After the Thames burst its banks, posing a serious threat to the capital, they rallied to assist those worst-hit as the deluge swamped their homes.
But, with the flooding expected to worsen later in the week, there was frustration at the lack of official help for those in normally tranquil Wraysbury.
Across the nation, the cost of clearing up winter floods and storms that have ravaged Britain could hit £1 billion (HK$12.7 billion) if rain continues to fall on water-logged ground and causes damage to more homes and businesses, an insurance expert has warned. Meanwhile, Wraysbury resident John Francis, a scuba diver who was dressed for the occasion in his wetsuit, said: "There's a good community spirit, but there's had to be because we've had no help from outside.
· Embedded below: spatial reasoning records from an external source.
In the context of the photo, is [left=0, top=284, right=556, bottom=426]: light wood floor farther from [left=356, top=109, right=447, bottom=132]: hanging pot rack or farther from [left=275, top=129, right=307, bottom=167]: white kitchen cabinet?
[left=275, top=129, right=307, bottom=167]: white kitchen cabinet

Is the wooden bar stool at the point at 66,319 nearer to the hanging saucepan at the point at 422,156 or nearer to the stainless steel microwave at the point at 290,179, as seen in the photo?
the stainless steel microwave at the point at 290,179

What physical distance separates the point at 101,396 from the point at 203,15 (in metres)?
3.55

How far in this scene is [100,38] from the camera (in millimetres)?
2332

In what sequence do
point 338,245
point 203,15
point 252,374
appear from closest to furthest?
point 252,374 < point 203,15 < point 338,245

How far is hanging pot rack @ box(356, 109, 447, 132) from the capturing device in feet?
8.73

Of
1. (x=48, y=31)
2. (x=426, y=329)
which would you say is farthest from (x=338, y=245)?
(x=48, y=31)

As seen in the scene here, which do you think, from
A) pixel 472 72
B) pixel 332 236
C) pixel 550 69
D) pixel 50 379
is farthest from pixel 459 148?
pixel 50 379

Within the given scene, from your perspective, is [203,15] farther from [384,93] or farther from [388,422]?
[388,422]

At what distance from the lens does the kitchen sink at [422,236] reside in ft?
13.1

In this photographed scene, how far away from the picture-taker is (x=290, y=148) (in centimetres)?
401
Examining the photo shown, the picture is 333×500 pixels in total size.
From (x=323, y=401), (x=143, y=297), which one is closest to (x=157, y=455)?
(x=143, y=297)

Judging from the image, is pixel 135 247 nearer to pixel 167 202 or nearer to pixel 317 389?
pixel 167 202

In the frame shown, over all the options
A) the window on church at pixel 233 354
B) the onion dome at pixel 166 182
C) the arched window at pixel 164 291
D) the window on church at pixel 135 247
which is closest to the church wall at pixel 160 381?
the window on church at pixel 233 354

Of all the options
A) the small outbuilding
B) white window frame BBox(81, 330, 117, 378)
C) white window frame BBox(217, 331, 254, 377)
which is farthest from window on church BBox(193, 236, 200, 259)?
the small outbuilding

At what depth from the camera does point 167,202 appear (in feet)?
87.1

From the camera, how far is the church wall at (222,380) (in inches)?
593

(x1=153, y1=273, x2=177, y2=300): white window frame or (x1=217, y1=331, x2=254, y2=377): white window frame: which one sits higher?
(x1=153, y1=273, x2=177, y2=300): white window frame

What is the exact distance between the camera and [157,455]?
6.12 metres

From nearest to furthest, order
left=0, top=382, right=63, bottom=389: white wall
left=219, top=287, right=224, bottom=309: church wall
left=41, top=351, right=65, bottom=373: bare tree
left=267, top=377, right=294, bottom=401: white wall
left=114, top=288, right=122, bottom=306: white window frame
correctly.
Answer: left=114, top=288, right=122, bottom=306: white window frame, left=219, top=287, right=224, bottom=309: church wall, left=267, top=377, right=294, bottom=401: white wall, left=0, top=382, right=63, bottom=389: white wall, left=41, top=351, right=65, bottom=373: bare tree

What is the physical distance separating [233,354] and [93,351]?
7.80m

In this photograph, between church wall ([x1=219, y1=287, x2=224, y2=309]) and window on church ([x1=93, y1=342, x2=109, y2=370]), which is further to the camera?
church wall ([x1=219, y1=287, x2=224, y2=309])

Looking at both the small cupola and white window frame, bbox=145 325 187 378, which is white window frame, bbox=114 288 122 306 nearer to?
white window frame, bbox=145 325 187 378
"The Environment Agency hasn't been particularly helpful. They've been concentrating on other areas."
Francis had been out checking what would normally be dry land, but had to pull back because the current was too strong.
Locals have transformed the primary school hall into a co-ordination centre as well as organising roadblocks and providing help for evacuated residents and patrols to deter looters.
But many were angry that the authorities, particularly the beleaguered Environment Agency, had not done more to protect their village from the surging water levels, following the wettest January since 1766. The Environment Agency issued 14 severe flood warnings - meaning lives are at risk - in affluent Surrey and Berkshire to the west of the capital, after the Thames broke its banks on Monday.
Some areas are already under water, including parts of Great Windsor Park, the grounds of Queen Elizabeth's castle at Windsor. On Monday, accountancy firm PwC revised up its forecast for the cost of flooding in December and January to £630 million, including a £500 million bill for the insurance industry.
But as the rain continued to fall in parts of the southwest, and swelling rivers reached the outskirts of London, one insurer said the cost could easily increase.
Justin Gott, of insurance firm Hiscox, said: "Many parts of the country are saturated, which means further flooding is inevitable as the rain continues to fall. If the rains continue into March or April, it's not impossible for this to become a £1billion event."
Inside Wraysbury primary school, Sylvia Davies said the floods had brought out the British "wartime spirit" - showing defiance in the face of adversity.
But she said the authorities' response had been "hopeless", adding: "There has been nobody to help at all. We need sandbags desperately, but they have only just arrived. There have been a few break-ins so it has all been a bit of a nightmare."
Scuba diver Francis checked river level measurements on his mobile phone. The floodwaters were likely to worsen yesterday.
"It's pretty desperate," he said. "A lot of people are trying to stick it out in their homes for as long as they can, but the river is still rising. Until it recedes, we can't do anything."